Per alcuni decenni, quello delle “vacche grasse”, con l’economia in crescita e la non troppo gravosa redistribuzione di una parte del profitto capitalistico (salario e tutele sociali) ai lavoratori tutto sembrava procedere per il meglio. Nel mondo globalizzato, però, le cose non sono cominciate ad andare bene e, dovendo scegliere se diminuire i profitti o diminuire salari e tutele sociali, chi aveva il potere di scegliere scelse la seconda opzione, con il fattivo supporto anche dei partiti socialdemocratici europei: Dahrendorf e Schroeder vengono molto prima del crack della Lehmann & Brothers e ai tempi della presidenza Prodi della Commissione Europea quasi tutti i paesi dell’Unione erano a guida socialista o socialdemocratica.
La stessa Carta dei diritti dei cittadini europei è poi venuta a ribadire la netta divisione tra i diritti civili e quelli sociali, i primi direttamente implementabili (anche se Polonia e Ungheria non sembrano curarsene), i secondi rimandati alle compatibilità dei singoli Stati membri, cioè ai meccanismi che riducono salari e tutele. Di nuovo disoccupazione giovanile di massa, ma anche rivolta di massa questa volta coinvolgendo anche altre tematiche drammatiche, quali la parità di genere, i cambiamenti climatici, ecc.

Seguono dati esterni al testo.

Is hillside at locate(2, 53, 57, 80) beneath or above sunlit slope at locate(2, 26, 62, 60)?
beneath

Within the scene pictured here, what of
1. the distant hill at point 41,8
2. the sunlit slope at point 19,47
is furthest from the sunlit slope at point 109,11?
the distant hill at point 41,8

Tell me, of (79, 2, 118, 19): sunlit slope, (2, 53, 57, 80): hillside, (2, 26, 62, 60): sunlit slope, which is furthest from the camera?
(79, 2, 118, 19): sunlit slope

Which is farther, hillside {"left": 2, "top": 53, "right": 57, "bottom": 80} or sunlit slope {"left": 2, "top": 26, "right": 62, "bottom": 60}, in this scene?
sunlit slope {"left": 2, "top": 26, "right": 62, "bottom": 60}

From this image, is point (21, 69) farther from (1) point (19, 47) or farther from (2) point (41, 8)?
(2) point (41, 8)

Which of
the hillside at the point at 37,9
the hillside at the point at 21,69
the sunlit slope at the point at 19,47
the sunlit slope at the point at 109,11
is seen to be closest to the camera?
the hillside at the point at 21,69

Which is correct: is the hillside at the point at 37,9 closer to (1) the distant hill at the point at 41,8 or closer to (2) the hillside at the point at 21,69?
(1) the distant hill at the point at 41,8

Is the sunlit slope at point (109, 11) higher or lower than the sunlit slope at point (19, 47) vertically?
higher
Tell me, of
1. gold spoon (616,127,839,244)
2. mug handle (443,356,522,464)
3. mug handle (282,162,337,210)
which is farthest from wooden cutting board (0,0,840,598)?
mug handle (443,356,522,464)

I movimenti di protesta esplodono ovunque, specie dove il disagio sociale è più esasperante e si estendono a macchia d’olio dalla Francia ai paesi extraeuropei: il Libano, l’Iran, il Sudan, l’Iraq … Grande coraggio e grandi sacrifici: quanto a coraggio c’è una grande differenza tra le proteste per l’ambiente di Greta Thunberg che la portano all’Onu e le stesse proteste dei giovani iracheni, che però muoiono a centinaia sotto il fuoco del regime!

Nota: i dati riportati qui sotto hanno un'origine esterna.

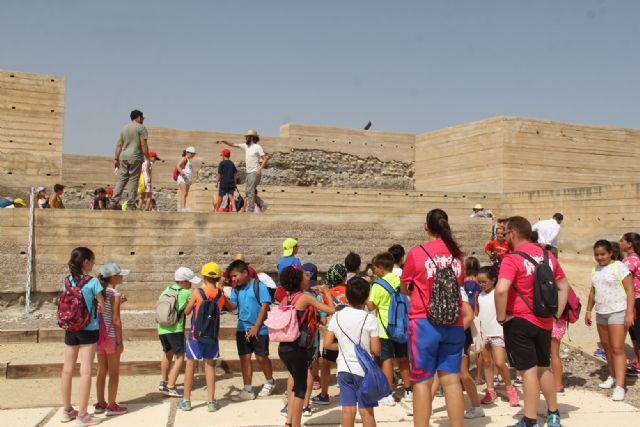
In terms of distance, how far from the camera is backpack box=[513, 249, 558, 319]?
4344mm

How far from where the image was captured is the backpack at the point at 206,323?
5344mm

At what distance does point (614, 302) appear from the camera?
19.0 ft

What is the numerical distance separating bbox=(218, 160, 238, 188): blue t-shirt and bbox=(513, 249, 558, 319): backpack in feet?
23.1

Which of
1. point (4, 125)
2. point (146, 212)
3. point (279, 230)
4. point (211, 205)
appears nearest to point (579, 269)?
point (279, 230)

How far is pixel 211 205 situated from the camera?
45.8 ft

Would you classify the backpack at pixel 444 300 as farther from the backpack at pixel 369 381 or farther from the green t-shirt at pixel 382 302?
the green t-shirt at pixel 382 302

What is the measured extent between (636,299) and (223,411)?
4.20m

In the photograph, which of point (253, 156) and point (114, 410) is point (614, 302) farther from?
point (253, 156)

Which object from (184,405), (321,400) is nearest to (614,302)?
(321,400)

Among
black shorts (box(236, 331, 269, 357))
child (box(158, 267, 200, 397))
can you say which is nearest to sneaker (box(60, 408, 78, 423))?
child (box(158, 267, 200, 397))

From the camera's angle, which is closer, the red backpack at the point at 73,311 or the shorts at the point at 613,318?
the red backpack at the point at 73,311

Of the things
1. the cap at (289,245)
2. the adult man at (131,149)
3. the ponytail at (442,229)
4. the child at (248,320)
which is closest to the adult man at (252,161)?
the adult man at (131,149)

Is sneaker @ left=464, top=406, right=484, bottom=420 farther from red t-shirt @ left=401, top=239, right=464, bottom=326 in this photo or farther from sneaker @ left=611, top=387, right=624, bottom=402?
sneaker @ left=611, top=387, right=624, bottom=402

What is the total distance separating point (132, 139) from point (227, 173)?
195cm
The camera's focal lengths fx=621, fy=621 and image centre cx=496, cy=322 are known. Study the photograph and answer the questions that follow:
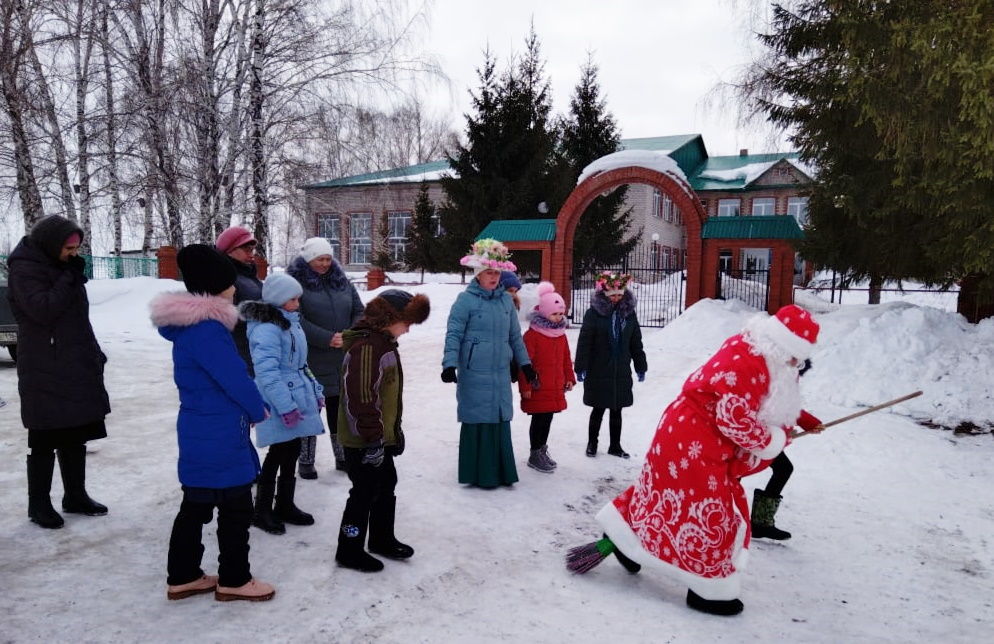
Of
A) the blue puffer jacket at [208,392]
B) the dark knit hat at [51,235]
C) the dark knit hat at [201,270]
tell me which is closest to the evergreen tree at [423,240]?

Oggi però è calato un grande silenzio su tutto ciò. Quelle piazze si sono spente e si sono spente anche le nostre: c’è il Coronavirus ed è tornato ad imperare lo stato di eccezione. Intendiamoci, è necessario combattere la pandemia con misure restrittive, ma bisogna attrezzarsi per contrastare derive bonapartiste e antisociali che già si profilano all’orizzonte.
Da noi non c’era proprio la necessità di rendere, con il pretesto dell’urgenza, inoperante il Parlamento, organo supremo della sovranità popolare mentre il governo si assumeva i pieni poteri e decideva tutto e su tutti: prove generali di efficienza da far prevalere anche dopo la fine della pandemia?
Il vero tasto dolente però risiede nel sociale. In un paese in cui le diseguaglianze erano già notevoli, la pandemia ne ha allargato a dismisura l’ampiezza. Lo slogan “nessuno sarà lasciato indietro” non ha nessun senso. Lo si è già visto con i terremotati del centro Italia che se lo erano sentito dire da tutti i governi succedutisi dopo il sisma, mentre in moltissimi centri non sono state rimosse nemmeno le macerie. Lo diranno anche ai milioni di nuovi disoccupati che saranno comunque invitati a rispettare la legalità, quella formale ovviamente. Per reclamare una legalità sostanziale cosa si potrà fare se non si potrà nemmeno protestare perché c’è il coronavirus e sono vietati gli assembramenti?